_Listed records_
__________

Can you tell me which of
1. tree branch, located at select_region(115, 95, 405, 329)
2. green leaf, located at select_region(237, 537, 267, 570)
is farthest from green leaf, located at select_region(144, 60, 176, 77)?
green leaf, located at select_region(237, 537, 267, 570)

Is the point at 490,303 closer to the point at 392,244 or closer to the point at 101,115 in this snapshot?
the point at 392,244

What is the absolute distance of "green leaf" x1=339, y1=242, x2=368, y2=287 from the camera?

__________

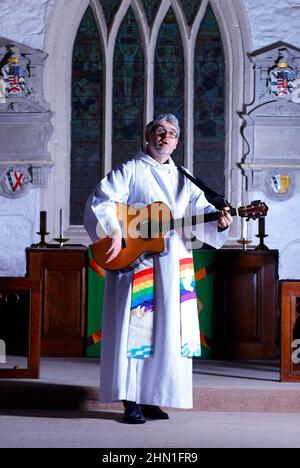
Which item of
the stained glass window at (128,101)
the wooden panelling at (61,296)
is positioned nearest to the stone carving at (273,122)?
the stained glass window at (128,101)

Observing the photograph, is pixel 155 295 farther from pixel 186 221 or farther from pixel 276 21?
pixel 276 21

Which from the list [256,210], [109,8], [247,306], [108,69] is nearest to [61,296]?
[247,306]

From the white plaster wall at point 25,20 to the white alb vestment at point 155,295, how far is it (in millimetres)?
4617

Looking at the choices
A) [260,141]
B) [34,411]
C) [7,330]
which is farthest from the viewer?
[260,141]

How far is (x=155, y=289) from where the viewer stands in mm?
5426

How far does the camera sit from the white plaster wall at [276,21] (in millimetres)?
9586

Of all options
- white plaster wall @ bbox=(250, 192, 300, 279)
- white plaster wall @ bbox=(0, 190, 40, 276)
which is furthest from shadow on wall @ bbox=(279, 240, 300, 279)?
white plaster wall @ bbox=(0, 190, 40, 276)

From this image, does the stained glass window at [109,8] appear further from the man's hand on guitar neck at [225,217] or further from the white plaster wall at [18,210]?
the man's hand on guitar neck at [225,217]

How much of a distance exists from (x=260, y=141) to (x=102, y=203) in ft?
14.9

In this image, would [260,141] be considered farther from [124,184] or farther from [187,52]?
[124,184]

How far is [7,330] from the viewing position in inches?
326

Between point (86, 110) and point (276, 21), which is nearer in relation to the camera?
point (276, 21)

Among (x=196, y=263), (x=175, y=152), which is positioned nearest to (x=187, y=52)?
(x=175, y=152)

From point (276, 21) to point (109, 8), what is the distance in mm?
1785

__________

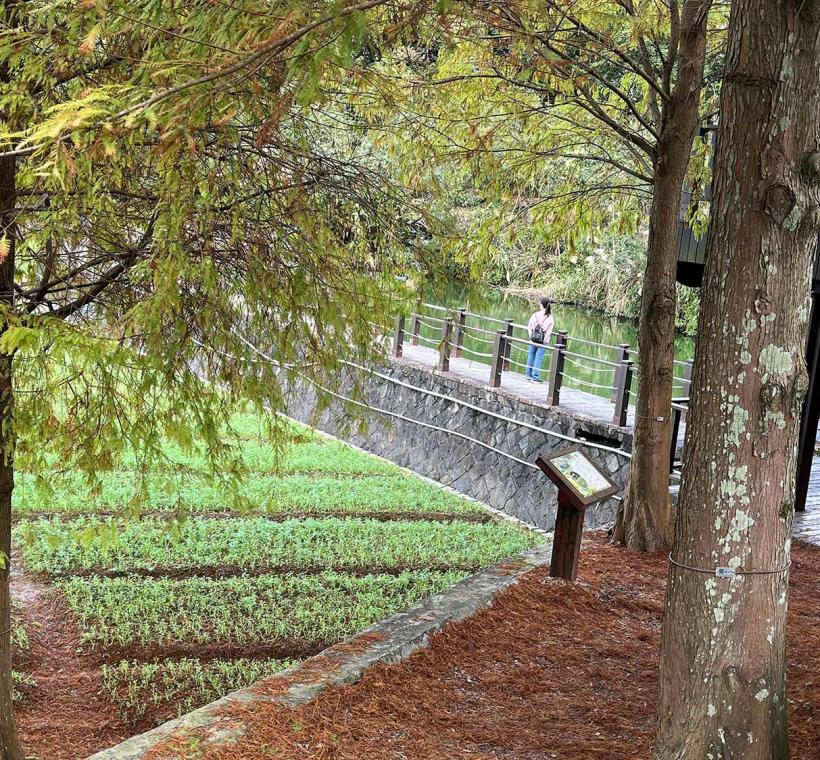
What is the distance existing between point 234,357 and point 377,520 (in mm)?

__________

_Exercise objective_
Pull out each line in the records above that contains the word "viewer", copying every such line unchanged.

_Expected answer_
which is farthest from the viewer?
How far is (x=155, y=289) from where the viewer stands in mm?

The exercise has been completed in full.